**Problem statement:** From the news report on the Navalny cell replica below, copy word for word the passage that opens with the words containing "A mock-up of" and closes with "reform in Russia.".

**Page text:**
◇ ◇ ◇ ◇ ◇

Black plastic wrapped around the Navalny "SHIZO" replica. Volna / Lithuania / Telegram

A mock-up of Kremlin critic Alexei Navaly’s prison cell has been vandalized ahead of a NATO summit in the Lithuanian capital of Vilnius.

Navalny’s supporters have toured European cities with the 2x3 meter gray box that replicates the Kremlin critic’s real punishment cell to raise awareness of the dire conditions in which he is being held.

On Tuesday, a Russian anti-war collective based in Vilnius shared videos of Navalny’s mock cell wrapped in black plastic. 

A photo attached to the box showed Navalny holding a mask of President Vladimir Putin’s face.

“Building a ‘beautiful Russia of the future’ on the ashes of the genocide of Ukrainians, Georgians, Chechens, Crimean Tatars is despicable," the group said, using Navalny’s slogan for envisioning democratic reform in Russia.

Activists filmed on video denounced Navalny and his supporters as “imperialists” and nationalists who quietly support Russia’s foreign policy, including the 2014 annexation of Crimea.

From jail, Navalny has regularly slammed Moscow’s 2022 invasion of Ukraine and he called on Russians to stage street protests before anti-war dissent was made a criminal offense.

But opponents frequently criticize Navalny for voicing anti-immigrant sentiment and attending a far-right rally in the 2000s before distancing himself from nationalist ideologies in the early 2010s.

◇ ◇ ◇ ◇ ◇

**Given information:**
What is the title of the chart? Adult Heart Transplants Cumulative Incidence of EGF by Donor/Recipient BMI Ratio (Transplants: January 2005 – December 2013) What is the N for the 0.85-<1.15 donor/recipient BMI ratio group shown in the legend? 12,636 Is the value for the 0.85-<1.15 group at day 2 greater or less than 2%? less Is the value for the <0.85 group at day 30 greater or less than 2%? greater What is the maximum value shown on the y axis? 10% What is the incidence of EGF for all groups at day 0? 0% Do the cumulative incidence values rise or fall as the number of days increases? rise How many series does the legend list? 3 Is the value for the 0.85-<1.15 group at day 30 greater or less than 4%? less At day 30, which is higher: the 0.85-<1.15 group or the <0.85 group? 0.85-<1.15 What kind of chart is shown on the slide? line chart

◇ ◇ ◇ ◇ ◇

**Response:**
A mock-up of Kremlin critic Alexei Navaly’s prison cell has been vandalized ahead of a NATO summit in the Lithuanian capital of Vilnius.

Navalny’s supporters have toured European cities with the 2x3 meter gray box that replicates the Kremlin critic’s real punishment cell to raise awareness of the dire conditions in which he is being held.

On Tuesday, a Russian anti-war collective based in Vilnius shared videos of Navalny’s mock cell wrapped in black plastic. 

A photo attached to the box showed Navalny holding a mask of President Vladimir Putin’s face.

“Building a ‘beautiful Russia of the future’ on the ashes of the genocide of Ukrainians, Georgians, Chechens, Crimean Tatars is despicable," the group said, using Navalny’s slogan for envisioning democratic reform in Russia.